→ PROBLEM STATEMENT
Filter the entries below and copy every line that contains the string "bowl". Matches must have the same case.

════════════════

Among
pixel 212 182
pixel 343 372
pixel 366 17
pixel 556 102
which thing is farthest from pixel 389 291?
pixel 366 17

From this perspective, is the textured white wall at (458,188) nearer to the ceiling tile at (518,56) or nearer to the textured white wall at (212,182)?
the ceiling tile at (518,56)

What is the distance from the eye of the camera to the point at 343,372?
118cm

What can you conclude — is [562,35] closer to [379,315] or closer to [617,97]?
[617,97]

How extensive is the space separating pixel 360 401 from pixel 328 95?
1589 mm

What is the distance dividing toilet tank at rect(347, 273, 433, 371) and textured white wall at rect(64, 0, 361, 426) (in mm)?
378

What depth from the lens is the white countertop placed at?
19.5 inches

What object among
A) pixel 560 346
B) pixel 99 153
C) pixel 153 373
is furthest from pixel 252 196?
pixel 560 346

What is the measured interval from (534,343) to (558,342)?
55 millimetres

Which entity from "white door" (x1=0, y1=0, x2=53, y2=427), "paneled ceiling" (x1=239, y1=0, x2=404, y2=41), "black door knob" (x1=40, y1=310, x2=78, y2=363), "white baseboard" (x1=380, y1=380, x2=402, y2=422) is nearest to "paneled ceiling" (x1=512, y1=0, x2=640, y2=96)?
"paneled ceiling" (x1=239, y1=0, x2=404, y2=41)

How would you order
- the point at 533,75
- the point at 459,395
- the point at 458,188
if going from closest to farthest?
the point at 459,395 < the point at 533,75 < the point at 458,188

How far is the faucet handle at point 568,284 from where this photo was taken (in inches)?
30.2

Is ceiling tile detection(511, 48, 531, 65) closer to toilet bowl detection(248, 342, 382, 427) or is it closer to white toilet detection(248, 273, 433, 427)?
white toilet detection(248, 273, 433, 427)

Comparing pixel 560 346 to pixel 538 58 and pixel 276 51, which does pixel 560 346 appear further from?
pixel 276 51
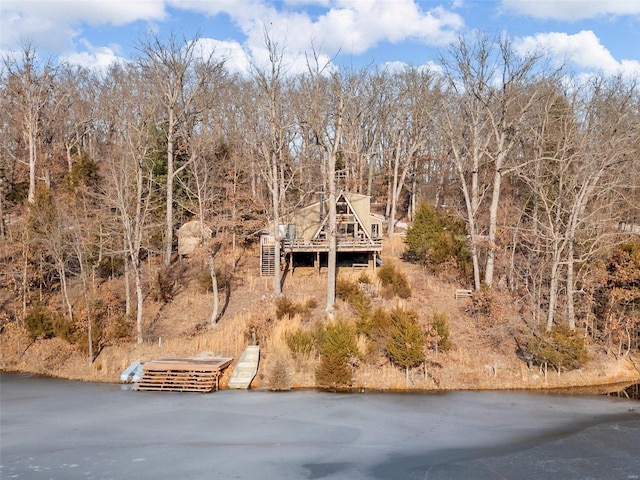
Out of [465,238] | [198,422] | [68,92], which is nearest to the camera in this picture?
[198,422]

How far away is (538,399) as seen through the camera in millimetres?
16406

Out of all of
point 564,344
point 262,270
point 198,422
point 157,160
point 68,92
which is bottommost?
point 198,422

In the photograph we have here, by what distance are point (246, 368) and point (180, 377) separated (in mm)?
2195

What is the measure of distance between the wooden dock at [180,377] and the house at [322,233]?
10171 mm

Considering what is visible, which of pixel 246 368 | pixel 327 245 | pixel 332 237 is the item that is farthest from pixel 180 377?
pixel 327 245

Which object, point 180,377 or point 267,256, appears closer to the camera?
point 180,377

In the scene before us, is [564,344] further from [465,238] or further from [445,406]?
[465,238]

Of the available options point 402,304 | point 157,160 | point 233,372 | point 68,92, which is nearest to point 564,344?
point 402,304

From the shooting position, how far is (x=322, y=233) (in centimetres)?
2823

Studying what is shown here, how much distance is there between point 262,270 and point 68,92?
2571 centimetres

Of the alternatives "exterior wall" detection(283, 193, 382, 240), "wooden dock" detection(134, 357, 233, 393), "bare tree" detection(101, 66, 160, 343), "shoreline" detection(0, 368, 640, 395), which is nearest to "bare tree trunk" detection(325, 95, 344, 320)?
"shoreline" detection(0, 368, 640, 395)

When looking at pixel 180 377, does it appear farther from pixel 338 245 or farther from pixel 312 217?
pixel 312 217

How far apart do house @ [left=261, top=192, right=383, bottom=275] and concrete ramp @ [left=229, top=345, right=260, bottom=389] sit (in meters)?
8.60

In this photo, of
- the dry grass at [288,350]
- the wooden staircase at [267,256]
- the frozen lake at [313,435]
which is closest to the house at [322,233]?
the wooden staircase at [267,256]
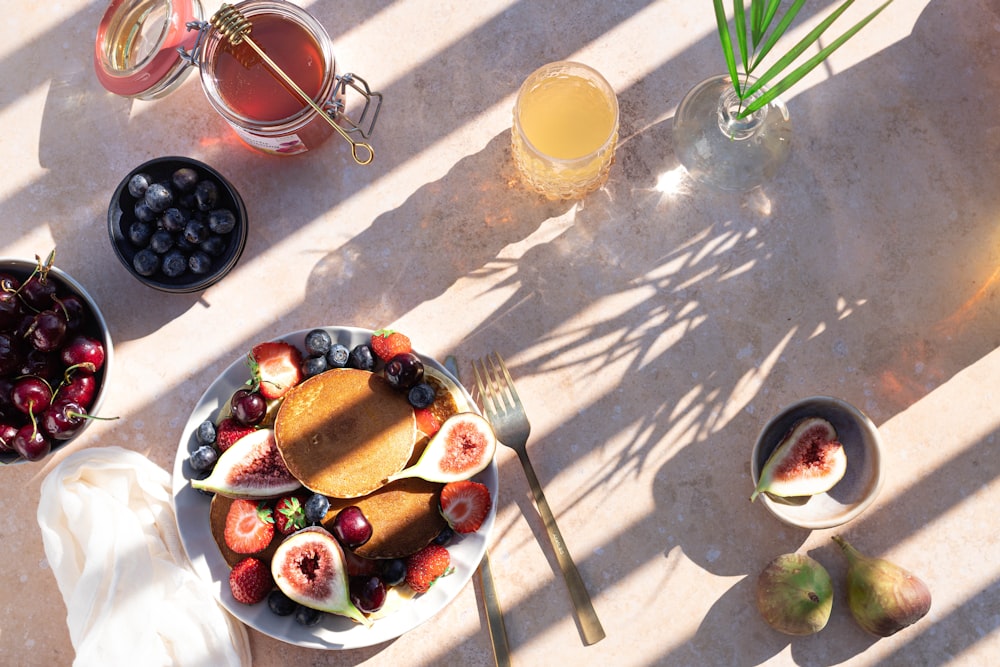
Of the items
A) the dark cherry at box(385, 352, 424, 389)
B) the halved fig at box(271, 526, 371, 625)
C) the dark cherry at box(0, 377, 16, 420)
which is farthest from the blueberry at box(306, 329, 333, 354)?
the dark cherry at box(0, 377, 16, 420)

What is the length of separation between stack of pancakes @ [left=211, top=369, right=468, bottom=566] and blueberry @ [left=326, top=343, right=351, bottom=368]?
0.02m

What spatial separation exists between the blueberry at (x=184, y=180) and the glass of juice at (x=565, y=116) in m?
0.64

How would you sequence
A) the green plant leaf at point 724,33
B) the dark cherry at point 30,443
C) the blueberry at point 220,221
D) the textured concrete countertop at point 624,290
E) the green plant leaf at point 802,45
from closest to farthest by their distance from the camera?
the green plant leaf at point 802,45, the green plant leaf at point 724,33, the dark cherry at point 30,443, the blueberry at point 220,221, the textured concrete countertop at point 624,290

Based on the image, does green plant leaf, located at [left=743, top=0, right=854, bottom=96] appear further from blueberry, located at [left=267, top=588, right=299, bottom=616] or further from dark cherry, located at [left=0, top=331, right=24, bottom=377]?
dark cherry, located at [left=0, top=331, right=24, bottom=377]

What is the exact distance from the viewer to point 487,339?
161 cm

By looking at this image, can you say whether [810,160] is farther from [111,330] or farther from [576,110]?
[111,330]

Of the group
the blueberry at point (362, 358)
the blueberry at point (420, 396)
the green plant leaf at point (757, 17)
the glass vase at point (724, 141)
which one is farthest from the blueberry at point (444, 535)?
the green plant leaf at point (757, 17)

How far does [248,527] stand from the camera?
144 centimetres

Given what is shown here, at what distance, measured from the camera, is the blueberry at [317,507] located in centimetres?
144

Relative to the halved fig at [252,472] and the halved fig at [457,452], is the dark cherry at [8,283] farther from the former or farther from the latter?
the halved fig at [457,452]

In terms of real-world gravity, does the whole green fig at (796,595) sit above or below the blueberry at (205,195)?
below

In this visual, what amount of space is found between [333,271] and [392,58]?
0.48 metres

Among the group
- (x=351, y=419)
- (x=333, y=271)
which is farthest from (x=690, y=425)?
(x=333, y=271)

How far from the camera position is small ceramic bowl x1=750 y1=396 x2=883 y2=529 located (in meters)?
1.50
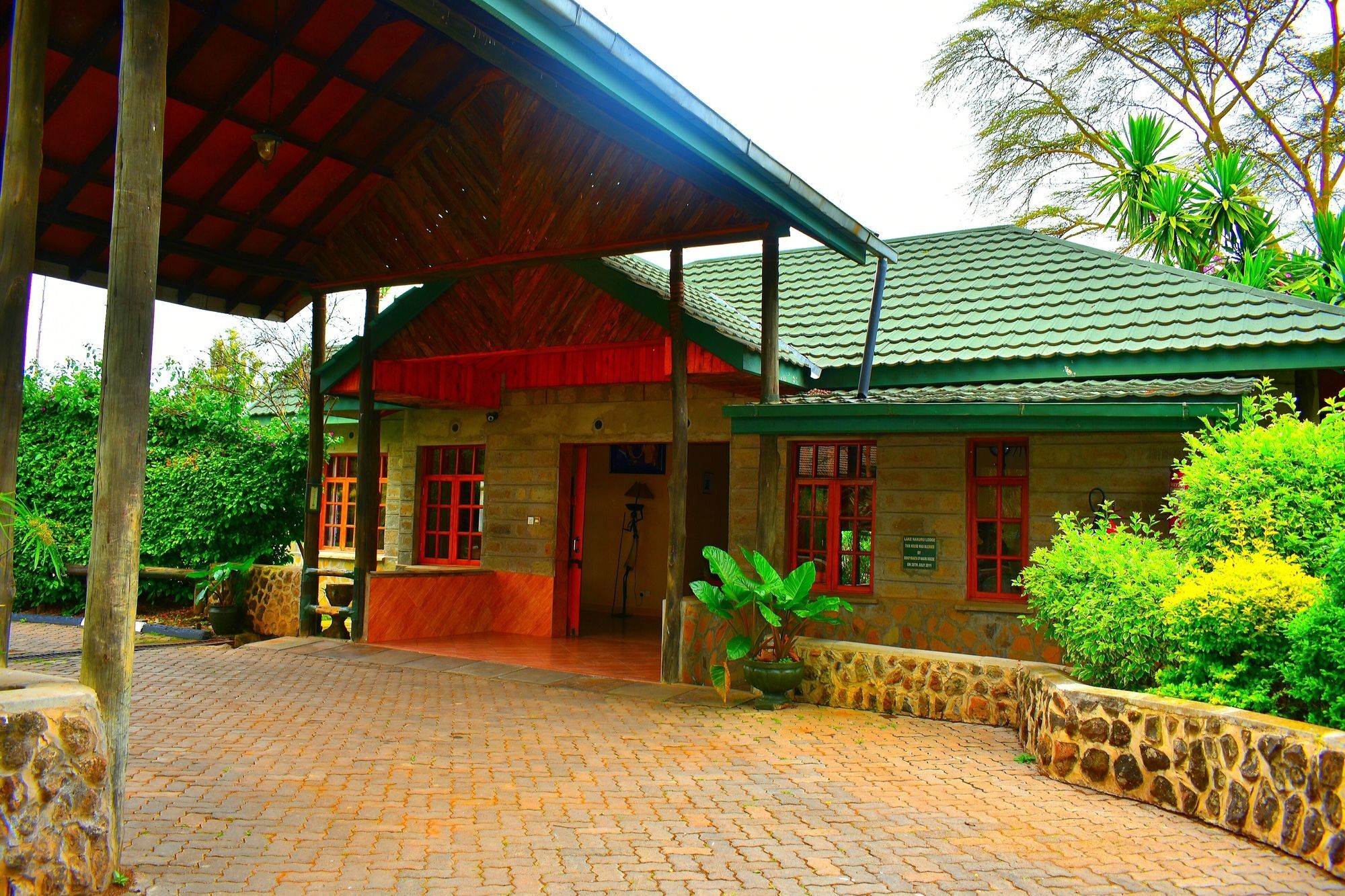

════════════════

→ TASK ANSWER
Is ceiling tile detection(511, 48, 531, 65) closer to toilet bowl detection(248, 342, 382, 427) or is it closer to white toilet detection(248, 273, 433, 427)?
How far from the camera position is small ceramic bowl x1=750 y1=396 x2=883 y2=529 located (in meters)?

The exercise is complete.